*ÉNONCÉ DÉTAILLÉ*. Recopiez sans aucune modification le passage du récit de la marche des prisonniers qui va de « Il faisait froid, pas » jusqu'à « une direction sud-ouest. ».

*EXTRAIT FOURNI*.
┄┄┄┄┄┄
Alors qu’on passait à hauteur du camp nord,
on pouvait voir quelques baraquements en
feu. Il était surprenant qu’il n’y en ait
pas plus. |
|
Carte
d'identité délivrée par les allemands au 2nd Lt Ossian
Arthur Seipel - Photo Lynn Dobyanski |
Nous avions de la chance d’être les derniers à
partir car les milliers de pieds devant nous avaient
bien tassé la neige et cela facilitait les choses.
Il faisait froid, pas loin de zéro (zéro degré
fahrenheit = -18 degrés Celsius). Nous avons marché
pendant environ une heure et demie puis nous nous
sommes reposés pendant 10 minutes puis nous avons
repris la marche. De nombreux réfugiés fuyant les
russes nous suivaient à peu de distance et
profitaient de la neige compactée. C’était de
pauvres gens essayant d’emmener tout ce qu’ils
pouvaient. Certains avaient des voitures
hippomobiles chargées de meubles. De jeunes enfants
étaient également montés sur ces charrettes. Puis
ils ont obliqué plein ouest alors que nous
continuions dans une direction sud-ouest.
Nous avons croisé de nombreux soldats allemands qui
prenaient des positions défensives le long de la
route. Ils étaient habillés avec des tenues de
camouflages couleur neige et étaient armés de
bazooka anti tank et de mitrailleuses. Certains
étaient de jeunes adolescents et d’autres avaient
plus de soixante ans. Les allemands raclaient le
fond de leur réserve en hommes. Nous pensions qu’il
y avait une petite chance que nous soyons doublés
par les russes et cela nous remontait un peu le
moral. Le simple fait d’être sorti de l’enceinte du
camp nous rendait heureux mais avant midi, nous
réalisions que notre existence dépendait du caprice
des allemands.
Popeye, le sergent borgne et le Colonel Spivey
s’efforçaient d’empêcher les hommes de s’allonger
durant nos haltes. Il est vite devenu évident que
ceux qui restaient en mouvement se portaient mieux
que ceux qui s’allongeaient. Ceux qui s’allongeaient
s’engourdissaient et avaient besoin de l’aide de
leurs camarades pour repartir.
┄┄┄┄┄┄
*LIGNES EXTRAITES*.
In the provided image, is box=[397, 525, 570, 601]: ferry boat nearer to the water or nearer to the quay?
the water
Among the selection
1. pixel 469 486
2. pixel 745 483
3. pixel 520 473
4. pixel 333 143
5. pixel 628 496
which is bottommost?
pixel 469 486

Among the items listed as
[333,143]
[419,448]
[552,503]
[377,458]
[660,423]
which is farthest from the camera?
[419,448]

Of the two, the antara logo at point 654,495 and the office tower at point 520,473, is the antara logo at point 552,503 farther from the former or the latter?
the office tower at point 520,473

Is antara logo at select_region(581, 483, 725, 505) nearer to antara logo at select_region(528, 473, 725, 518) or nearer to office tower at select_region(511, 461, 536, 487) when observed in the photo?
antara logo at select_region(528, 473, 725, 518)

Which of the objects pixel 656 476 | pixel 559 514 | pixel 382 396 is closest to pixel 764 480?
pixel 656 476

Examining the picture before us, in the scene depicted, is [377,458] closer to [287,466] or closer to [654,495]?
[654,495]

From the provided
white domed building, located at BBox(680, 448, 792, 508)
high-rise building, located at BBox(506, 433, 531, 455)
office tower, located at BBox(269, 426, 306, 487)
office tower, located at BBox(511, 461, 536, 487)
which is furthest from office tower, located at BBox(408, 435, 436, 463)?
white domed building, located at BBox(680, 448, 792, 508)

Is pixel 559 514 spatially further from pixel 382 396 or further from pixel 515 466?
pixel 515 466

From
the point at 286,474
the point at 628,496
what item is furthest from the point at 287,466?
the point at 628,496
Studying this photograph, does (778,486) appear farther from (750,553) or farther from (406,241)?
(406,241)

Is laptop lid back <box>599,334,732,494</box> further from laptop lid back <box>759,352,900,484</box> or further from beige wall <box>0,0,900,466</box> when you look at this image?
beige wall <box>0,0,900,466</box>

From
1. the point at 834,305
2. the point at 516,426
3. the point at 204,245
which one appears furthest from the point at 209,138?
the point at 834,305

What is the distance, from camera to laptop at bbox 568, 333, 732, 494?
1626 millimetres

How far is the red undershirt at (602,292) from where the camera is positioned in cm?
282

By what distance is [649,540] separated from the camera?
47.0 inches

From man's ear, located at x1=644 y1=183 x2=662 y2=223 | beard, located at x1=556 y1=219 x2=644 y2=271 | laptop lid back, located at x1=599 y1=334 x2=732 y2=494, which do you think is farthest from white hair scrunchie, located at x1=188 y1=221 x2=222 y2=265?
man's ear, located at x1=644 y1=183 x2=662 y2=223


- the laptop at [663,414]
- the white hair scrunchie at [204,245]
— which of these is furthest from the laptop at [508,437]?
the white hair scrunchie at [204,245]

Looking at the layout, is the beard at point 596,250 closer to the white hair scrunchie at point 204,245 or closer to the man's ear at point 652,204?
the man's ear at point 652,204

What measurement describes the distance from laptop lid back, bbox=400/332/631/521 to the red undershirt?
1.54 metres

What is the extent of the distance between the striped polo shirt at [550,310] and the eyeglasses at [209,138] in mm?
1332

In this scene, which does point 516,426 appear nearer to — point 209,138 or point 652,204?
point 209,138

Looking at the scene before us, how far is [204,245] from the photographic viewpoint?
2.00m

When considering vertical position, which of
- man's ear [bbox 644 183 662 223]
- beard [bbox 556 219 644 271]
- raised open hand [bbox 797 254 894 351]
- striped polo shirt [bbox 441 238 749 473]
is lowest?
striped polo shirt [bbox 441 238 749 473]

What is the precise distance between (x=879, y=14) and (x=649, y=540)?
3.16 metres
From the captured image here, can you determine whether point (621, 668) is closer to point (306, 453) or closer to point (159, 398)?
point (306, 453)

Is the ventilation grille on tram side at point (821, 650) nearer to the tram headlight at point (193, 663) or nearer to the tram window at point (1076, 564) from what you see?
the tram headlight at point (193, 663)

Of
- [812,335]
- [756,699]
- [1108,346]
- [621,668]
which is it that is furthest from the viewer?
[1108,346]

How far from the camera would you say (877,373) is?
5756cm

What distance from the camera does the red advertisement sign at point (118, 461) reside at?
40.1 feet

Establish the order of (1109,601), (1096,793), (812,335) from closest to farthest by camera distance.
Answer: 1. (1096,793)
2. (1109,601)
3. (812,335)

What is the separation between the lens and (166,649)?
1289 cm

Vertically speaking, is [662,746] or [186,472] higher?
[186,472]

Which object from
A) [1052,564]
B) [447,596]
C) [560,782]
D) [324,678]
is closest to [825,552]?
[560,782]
┄┄┄┄┄┄
*RÉPONSE ATTENDUE*.
Il faisait froid, pas loin de zéro (zéro degré
fahrenheit = -18 degrés Celsius). Nous avons marché
pendant environ une heure et demie puis nous nous
sommes reposés pendant 10 minutes puis nous avons
repris la marche. De nombreux réfugiés fuyant les
russes nous suivaient à peu de distance et
profitaient de la neige compactée. C’était de
pauvres gens essayant d’emmener tout ce qu’ils
pouvaient. Certains avaient des voitures
hippomobiles chargées de meubles. De jeunes enfants
étaient également montés sur ces charrettes. Puis
ils ont obliqué plein ouest alors que nous
continuions dans une direction sud-ouest.